The European pig producing and processing industry will have to concede some of its share of the world market, according to the Danish Meat Association (DMA).
In an article published today in the Agrarisch Dagblad, Knud Buhl, Trade Director of the DMA, was quoted as stating recently at the yearly congress of the livestock and meat producers cooperatives of the Deutsche Raiffeisenverband that the world market will grow significantly, but that the Europeans will hardly profit from this growth.
The EU tariff barriers will have to be reduced in any case in the near future in order to make investments in the meat sector more attractive for other countries, but this will inevitably bring more competition into the market.
Genetically modified feed
Expansion in pig producing will continue as part of the Dane’s scenario for the future.
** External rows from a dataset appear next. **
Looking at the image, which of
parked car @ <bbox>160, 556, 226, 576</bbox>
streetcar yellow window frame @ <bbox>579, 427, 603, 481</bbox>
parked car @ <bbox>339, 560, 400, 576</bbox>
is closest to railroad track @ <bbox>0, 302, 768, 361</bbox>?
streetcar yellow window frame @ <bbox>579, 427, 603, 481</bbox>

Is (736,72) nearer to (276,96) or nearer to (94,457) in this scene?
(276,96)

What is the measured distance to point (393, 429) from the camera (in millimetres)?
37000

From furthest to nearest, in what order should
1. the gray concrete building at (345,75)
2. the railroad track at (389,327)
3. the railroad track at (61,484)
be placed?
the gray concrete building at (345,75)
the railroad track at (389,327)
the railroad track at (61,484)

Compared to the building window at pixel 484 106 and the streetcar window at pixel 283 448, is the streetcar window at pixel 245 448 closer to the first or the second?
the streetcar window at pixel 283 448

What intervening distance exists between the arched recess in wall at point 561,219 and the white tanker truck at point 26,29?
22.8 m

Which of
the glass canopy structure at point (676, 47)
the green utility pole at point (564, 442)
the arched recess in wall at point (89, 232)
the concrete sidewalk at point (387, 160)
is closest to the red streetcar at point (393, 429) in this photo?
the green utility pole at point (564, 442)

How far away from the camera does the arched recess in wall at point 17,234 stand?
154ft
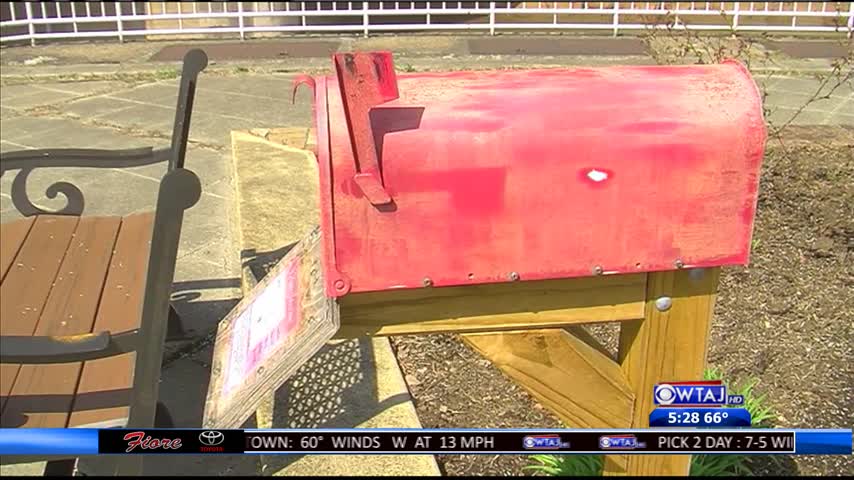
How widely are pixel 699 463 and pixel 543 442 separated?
1263mm

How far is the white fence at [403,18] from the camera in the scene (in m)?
9.13

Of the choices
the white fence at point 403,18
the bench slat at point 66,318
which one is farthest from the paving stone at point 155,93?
the bench slat at point 66,318

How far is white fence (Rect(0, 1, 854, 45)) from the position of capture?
9133mm

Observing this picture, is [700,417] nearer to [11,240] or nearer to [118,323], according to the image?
[118,323]

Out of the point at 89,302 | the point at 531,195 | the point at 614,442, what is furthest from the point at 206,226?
the point at 614,442

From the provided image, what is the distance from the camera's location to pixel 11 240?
310cm

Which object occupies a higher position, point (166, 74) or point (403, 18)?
point (403, 18)

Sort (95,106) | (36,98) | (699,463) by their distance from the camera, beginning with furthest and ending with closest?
(36,98)
(95,106)
(699,463)

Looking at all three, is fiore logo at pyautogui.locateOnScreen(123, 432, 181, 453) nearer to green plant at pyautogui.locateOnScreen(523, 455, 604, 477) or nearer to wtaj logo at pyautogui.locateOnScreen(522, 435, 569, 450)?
wtaj logo at pyautogui.locateOnScreen(522, 435, 569, 450)

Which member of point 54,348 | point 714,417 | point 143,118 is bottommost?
point 143,118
Buhl believes that Europe is disadvantaged on a cost basis in comparison to the US with regard to its lack of tolerance for genetically modified mixed feed.
“Since 2002, the US has been able to increase its pigmeat exports to a current amount of 1.4million tonnes, whilst the EU’s exports have sunk to 1.3million tonnes. The trend will continue as long as the EU’s strategy against genetically modified feed continues to be upheld”.
In addition, Buhl states that the EU is also not profiting from bilateral agreements in the Asian markets, which will no doubt play an important role in the future.